= Michael Cox (journalist) =

English journalist and author

Michael Cox (born 1988) is a British journalist and author who provides football analysis for the UK branch of The Athletic. He created the website Zonal Marking about formations and tactics in association football.

==Writings==
Under the moniker "Zonal Marking with Michael Cox", he has regularly contributed to The Guardian and ESPN. Cox has written about his coining of the term "inverted winger" in 2010, to describe football managers selecting right-footed wingers on the left, and vice-versa, which has since passed into football-tactics parlance.

For the duration of the 2018 FIFA World Cup, Cox wrote for The Independent newspaper.

Cox featured regularly on The Guardian Football Weekly Podcast and appears frequently as a pundit on The Totally Football Show.
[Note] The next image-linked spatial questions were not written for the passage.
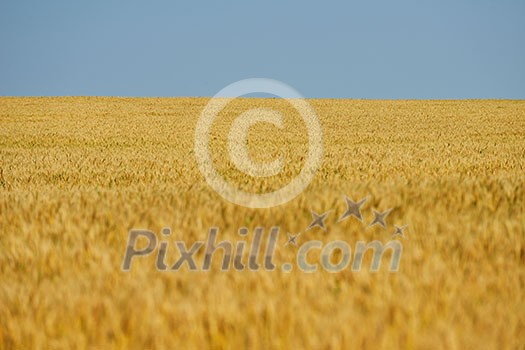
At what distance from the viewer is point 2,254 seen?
4.16 metres

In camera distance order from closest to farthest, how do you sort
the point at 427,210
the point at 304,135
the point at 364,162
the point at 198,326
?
the point at 198,326, the point at 427,210, the point at 364,162, the point at 304,135

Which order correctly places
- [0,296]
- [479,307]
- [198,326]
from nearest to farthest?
[198,326], [479,307], [0,296]

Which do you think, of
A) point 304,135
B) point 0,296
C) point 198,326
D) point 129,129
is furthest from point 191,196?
point 129,129

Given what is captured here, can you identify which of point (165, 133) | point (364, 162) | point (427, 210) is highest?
point (165, 133)

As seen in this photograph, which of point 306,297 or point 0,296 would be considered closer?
point 306,297

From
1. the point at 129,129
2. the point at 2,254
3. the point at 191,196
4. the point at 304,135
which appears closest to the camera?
the point at 2,254

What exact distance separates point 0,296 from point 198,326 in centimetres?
126

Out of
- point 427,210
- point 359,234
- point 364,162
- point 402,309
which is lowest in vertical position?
point 402,309

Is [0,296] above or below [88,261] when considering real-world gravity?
below

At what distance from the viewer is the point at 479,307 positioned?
2738 millimetres

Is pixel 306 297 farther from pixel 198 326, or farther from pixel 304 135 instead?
pixel 304 135

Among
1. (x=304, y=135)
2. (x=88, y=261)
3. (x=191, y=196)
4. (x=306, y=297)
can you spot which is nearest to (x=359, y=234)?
(x=306, y=297)

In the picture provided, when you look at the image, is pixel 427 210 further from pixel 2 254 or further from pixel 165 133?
pixel 165 133

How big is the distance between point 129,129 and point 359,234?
79.5ft
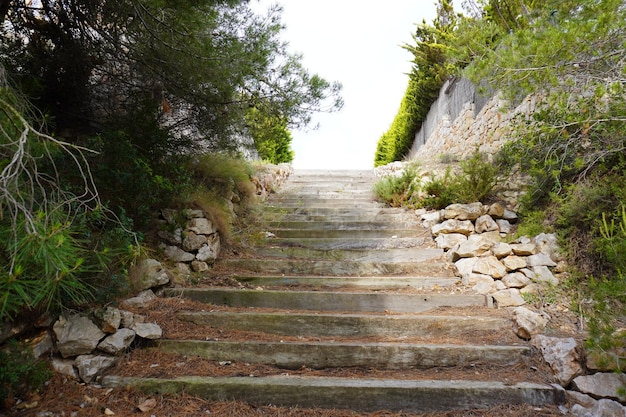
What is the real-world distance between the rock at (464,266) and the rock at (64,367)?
3.48 meters

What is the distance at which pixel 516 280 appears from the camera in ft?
11.3

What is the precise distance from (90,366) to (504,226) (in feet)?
13.8

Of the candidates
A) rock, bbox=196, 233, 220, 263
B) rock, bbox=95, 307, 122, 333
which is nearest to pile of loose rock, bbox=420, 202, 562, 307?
rock, bbox=196, 233, 220, 263

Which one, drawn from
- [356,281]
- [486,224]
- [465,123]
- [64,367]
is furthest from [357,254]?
[465,123]

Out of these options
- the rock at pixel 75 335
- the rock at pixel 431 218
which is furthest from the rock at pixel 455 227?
the rock at pixel 75 335

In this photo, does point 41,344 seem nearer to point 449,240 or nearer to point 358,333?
point 358,333

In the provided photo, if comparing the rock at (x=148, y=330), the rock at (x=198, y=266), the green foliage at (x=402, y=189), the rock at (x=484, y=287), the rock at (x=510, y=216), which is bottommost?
the rock at (x=148, y=330)

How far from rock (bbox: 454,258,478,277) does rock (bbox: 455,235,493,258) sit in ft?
0.25

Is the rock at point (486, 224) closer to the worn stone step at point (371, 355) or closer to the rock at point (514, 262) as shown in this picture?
the rock at point (514, 262)

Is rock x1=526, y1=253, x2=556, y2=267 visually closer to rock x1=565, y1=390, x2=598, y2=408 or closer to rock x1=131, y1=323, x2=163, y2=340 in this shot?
rock x1=565, y1=390, x2=598, y2=408

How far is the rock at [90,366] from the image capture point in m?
2.36

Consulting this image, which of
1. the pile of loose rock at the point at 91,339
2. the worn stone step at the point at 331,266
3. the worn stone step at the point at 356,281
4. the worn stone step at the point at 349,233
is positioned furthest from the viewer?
the worn stone step at the point at 349,233

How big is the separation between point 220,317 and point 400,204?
365cm

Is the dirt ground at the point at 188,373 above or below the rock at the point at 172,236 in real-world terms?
below
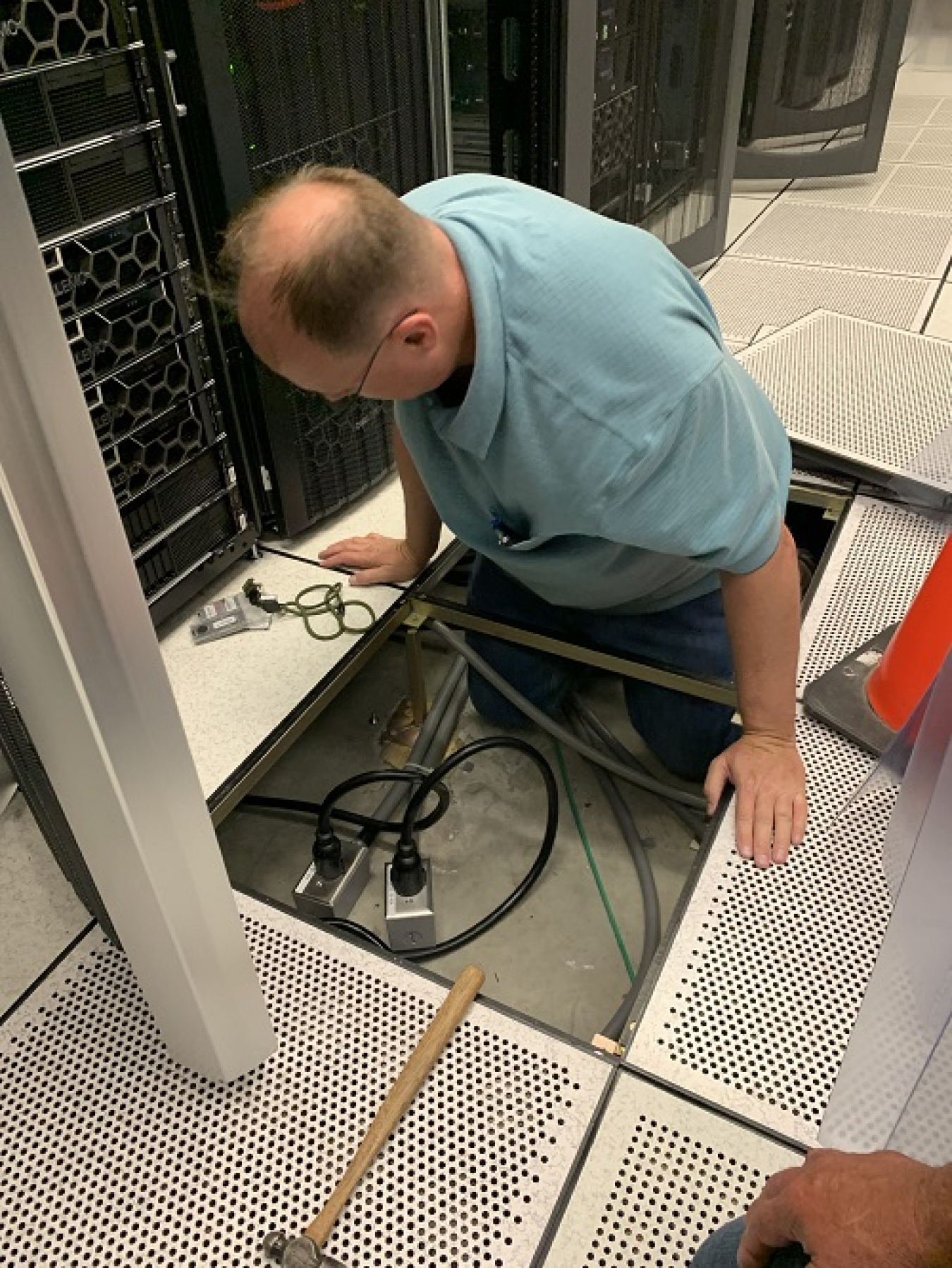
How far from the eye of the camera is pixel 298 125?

He has written a book about the history of tactics in the Premier League called The Mixer. Cox created a podcast called The Mixer with Marcus Speller which coincided with the release of the book and over a few episodes charted the history of the Premier League position by position. Cox second book produced by HarperCollins is an examination of the evolution of modern European football and is entitled ‘Zonal Marking: The making of modern European football’.

==Awards==
At the 2015 football blogging awards he was nominated, alongside Gary Lineker and Piers Morgan, as 'best football influencer'. He was runner up for the 2013 world soccer talk 'best blogger' award. Zonal Marking won best website at the 2011 Football Supporters Federation Awards, and was nominated again in 2012. At the 2013 FSF awards, Zonal Marking was nominated for the best independent website.

==Personal life==
His teams are Kingstonian FC and Arsenal FC. He studied at Bristol University and although his first love was cycling, Cox has commented that he was always committed to football journalism.